**PROBLEMS AND TASKS**
[a] From the travel account, print the passage from "I perked up" to "an even swap." exactly.
[b] Name every town or city that the travel account mentions by name.

I blasted north to Buenos Aires and from there to northeastern Argentina. The buses in Argentina are a holiday in themselves. Charming leggy stewardesses bring you pillows, tasty meals, coffee and sweets and generally make you feel coddled. The chairs turn into full sized beds and newly released movies are played in English with Spanish subtitles. For 36 hours, I slumped in a series of buses in an Ativan and air conditioning induced stupor blearily watching the northern Patagonian pampas roll by. The incredibly sophisticated, overly educated, neatly coiffed Argentinean bus stewards periodically floated by and offered me another espresso or perhaps a fresh pastry and I would try to discreetly wipe away the long trail of spittle connecting my cheek to the pillow before reaching for another treat.

I perked up when palm trees started appearing and it started getting jungly out there. There was a town called Resistencia that I wanted to visit because it supposedly had the most sculptures per block in the world. I'd seen red roadside alters to Gaucho Antonia Gil, the patron saint of gauchos, all over Patagonia, and so I went to Mercedes, where the gauchos go to pay their respects. On the way to an estuary, I picked up a great big hunk of eye candy named Uffe from Denmark and we travelled north together for a week. We helped each other along. He had a sense of direction and I speak Spanish. Since I am almost always lost and he never understands what anyone is saying to him, it seemed like an even swap.

**RECORDED INFORMATION**

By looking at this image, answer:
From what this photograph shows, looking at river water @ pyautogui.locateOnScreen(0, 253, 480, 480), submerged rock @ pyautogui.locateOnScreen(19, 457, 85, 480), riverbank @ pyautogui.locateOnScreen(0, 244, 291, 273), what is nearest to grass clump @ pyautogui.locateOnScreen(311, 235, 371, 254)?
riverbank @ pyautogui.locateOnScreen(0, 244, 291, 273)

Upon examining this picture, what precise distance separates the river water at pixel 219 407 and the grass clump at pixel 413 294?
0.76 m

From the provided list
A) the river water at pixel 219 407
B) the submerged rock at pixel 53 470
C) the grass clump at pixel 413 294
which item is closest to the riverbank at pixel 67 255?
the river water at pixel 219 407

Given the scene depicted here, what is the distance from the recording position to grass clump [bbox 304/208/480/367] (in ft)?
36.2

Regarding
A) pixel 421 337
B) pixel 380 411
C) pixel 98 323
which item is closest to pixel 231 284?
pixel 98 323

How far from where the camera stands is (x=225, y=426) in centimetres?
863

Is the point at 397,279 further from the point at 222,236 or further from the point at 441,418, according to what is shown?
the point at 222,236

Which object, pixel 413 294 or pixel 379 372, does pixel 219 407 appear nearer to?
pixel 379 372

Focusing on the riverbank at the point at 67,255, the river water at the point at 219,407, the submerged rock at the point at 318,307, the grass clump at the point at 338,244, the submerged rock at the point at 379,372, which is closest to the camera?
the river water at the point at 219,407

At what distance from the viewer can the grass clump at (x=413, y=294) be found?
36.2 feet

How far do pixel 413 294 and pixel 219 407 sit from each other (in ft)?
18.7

==

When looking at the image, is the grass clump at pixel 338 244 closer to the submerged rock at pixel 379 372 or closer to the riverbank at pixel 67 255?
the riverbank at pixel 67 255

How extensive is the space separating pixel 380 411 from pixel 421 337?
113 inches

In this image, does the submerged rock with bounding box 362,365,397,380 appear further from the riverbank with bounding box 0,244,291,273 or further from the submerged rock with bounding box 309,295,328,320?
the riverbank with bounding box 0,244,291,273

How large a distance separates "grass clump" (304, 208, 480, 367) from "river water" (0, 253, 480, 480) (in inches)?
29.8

==

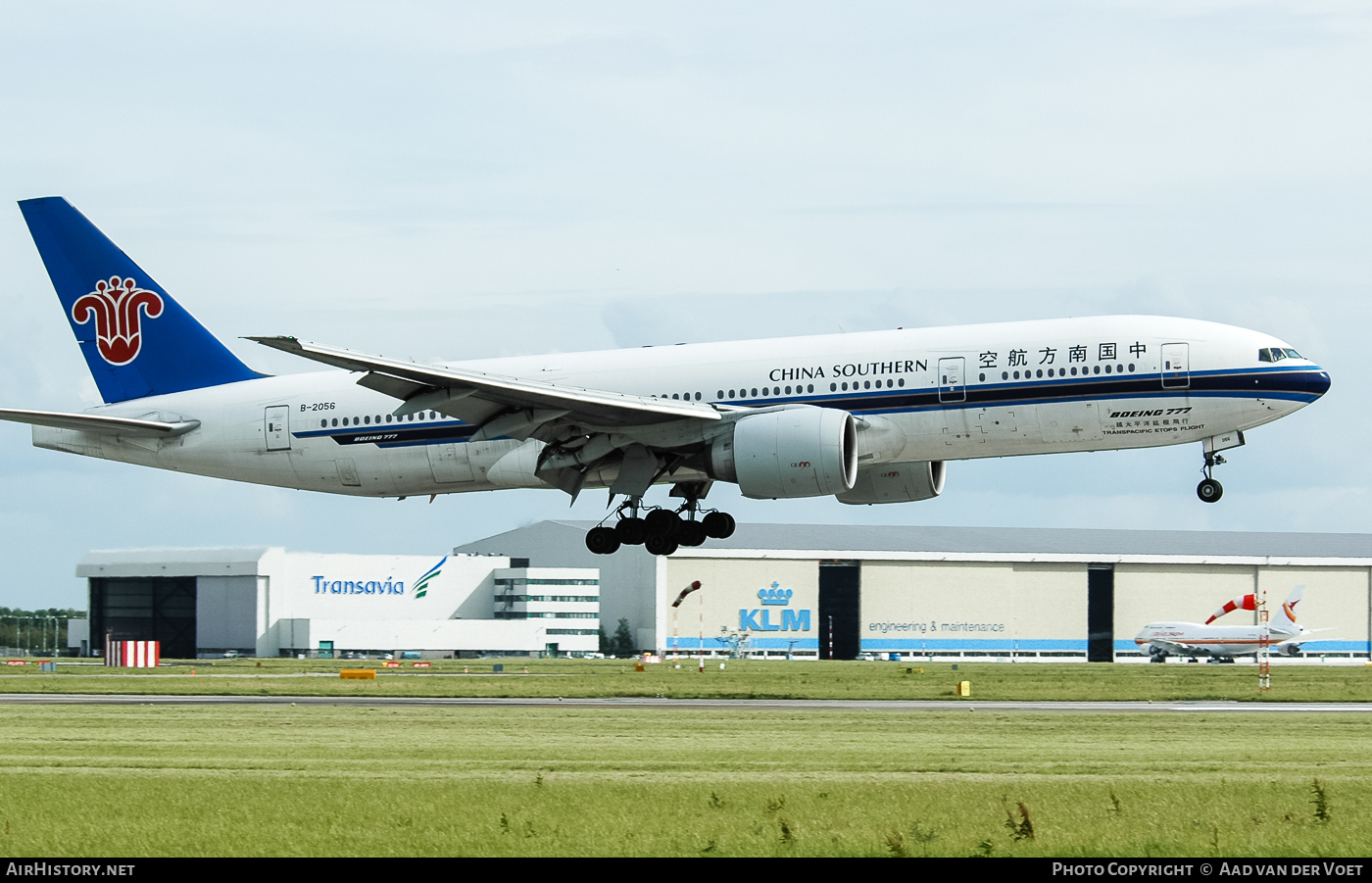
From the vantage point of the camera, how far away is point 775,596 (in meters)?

**EXPECTED ANSWERS**
[a]
I perked up when palm trees started appearing and it started getting jungly out there. There was a town called Resistencia that I wanted to visit because it supposedly had the most sculptures per block in the world. I'd seen red roadside alters to Gaucho Antonia Gil, the patron saint of gauchos, all over Patagonia, and so I went to Mercedes, where the gauchos go to pay their respects. On the way to an estuary, I picked up a great big hunk of eye candy named Uffe from Denmark and we travelled north together for a week. We helped each other along. He had a sense of direction and I speak Spanish. Since I am almost always lost and he never understands what anyone is saying to him, it seemed like an even swap.

[b]
Buenos Aires
Resistencia
Mercedes